Introduction
Prospecter is an open source implementation of “prospective search” (also called standing search or query subscription). This is basically regular search inverted. Instead of taking a user query and running it against a collection of pre-indexed documents, queries are collected and run against documents as they arrive.
Classic examples include Google Alerts and real estate websites offering saved searches, that will inform you if new real estate listings matching your search are posted. Implementing a system like that in a web or mobile project usually results in systems that do not scale well and are hard to maintain.
For regular search very few people implement the search algorithms themselves but instead use Lucene, Elasticsearch, solr or similar software packages. So why should you do it for prospective search?
Why Prospecter
Currently there aren’t that many open source implementations for this kind of search. The most widely used implementation is probably Elasticsearch with it’s percolator feature. The percolator feature “suffers” from the fact that it does not scale as well as the regular search feature. It is also a little awkward to use, probably because it was added as an afterthought.
Google AppEngine offers a prospective search feature which is closed source and still marked experimental.
So after thinking about how to do prospective search properly and reading several papers on the topic, I decided it was a good idea to implement a software dedicated to prospective search. My goal is to have a lightweight server that is easy to configure and speaks JSON. Similar to Elasticsearch it should be “batteries included”.

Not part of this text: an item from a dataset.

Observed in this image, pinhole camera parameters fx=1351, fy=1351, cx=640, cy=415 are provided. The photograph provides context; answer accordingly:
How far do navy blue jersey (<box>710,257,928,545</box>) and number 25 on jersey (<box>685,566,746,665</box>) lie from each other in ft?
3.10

And obviously it has to be extremely fast.
Implementation Status
At the moment all crucial features are implemented and work. Prospecter can run as a server exposing a simple JSON REST interface. Available operations are: index query, delete query, match document.
An index can contain fields of the following types:
- Text: For fulltext search
- String: Exact match string
- Integer: Exact match and “greater than” and “less than” searches
- Long: Exact match and “greater than” and “less than” searches
- DateTime: Exact match and “greater than” and “less than” searches
- Double: Exact match and “greater than” and “less than” searches
- Geo: Match documents that lie within a bounding box of a latitude, longitude and radius
The HTTP server is very lightweight and it is very easy to build custom applications that deal with the index directly skipping all networking. This can be useful for very high throughput or indexing a lot of queries at once.
Performance
Performance is looking very good already. The diagram shows the average matching time in ms for the same document with increasing indexed queries. In this case, matching was done on a single text field.

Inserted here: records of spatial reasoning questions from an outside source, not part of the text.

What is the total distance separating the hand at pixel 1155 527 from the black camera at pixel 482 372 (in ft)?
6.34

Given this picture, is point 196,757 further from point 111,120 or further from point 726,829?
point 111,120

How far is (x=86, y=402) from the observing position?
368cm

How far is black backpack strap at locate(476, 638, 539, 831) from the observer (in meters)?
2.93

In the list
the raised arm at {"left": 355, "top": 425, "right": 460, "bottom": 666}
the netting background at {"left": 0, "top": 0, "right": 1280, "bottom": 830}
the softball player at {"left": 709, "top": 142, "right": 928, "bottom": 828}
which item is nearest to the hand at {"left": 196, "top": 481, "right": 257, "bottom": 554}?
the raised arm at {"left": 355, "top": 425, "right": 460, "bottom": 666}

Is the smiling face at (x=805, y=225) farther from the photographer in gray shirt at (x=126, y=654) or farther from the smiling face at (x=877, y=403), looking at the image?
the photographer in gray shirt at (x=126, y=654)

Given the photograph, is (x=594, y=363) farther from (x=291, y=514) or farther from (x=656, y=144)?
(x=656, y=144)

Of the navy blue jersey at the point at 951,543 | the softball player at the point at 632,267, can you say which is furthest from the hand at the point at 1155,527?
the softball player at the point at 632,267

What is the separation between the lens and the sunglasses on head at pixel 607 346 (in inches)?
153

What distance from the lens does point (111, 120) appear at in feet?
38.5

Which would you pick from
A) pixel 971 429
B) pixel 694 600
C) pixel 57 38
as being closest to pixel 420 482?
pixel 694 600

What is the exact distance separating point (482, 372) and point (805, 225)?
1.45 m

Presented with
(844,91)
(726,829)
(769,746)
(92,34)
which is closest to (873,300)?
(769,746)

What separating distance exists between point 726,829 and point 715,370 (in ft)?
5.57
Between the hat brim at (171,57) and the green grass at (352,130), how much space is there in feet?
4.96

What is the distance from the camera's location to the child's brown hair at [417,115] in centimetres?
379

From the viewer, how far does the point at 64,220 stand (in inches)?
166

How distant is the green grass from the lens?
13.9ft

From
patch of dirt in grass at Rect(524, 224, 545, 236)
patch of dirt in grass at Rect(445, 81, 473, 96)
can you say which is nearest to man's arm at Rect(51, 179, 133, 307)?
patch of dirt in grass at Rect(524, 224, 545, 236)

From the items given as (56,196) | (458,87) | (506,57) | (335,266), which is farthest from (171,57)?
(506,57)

The measurements were done on a MacBook Pro 13 with an i5 2.6 GHz and 8GB RAM. Only the matching time was measured, not including any networking overhead. The indexed queries were from the AOL search query logs and the document was a news article containing 909 words. After every 10.000 indexed queries the test document was matched 10 times and the average matching time calculated. Memory consumption increased steadily up to 300 MB with 1.650.000 queries indexed.
Other index types have mostly been tested with random data which does not say a lot about real world use cases. The geo index filled with 1.000.000 random bounding box searches spread over Germany takes about 500ms to complete, resulting in 14k matches on average. The geo index has probably huge potential for tuning, as there are several data structures known that specialize in indexing spatial data.
Limitations
- All index data has to fit into main memory
- Currently there is no built-in mechanism to search for exact matches in text i.e. “foo bar” would match all documents containing those two words in any order.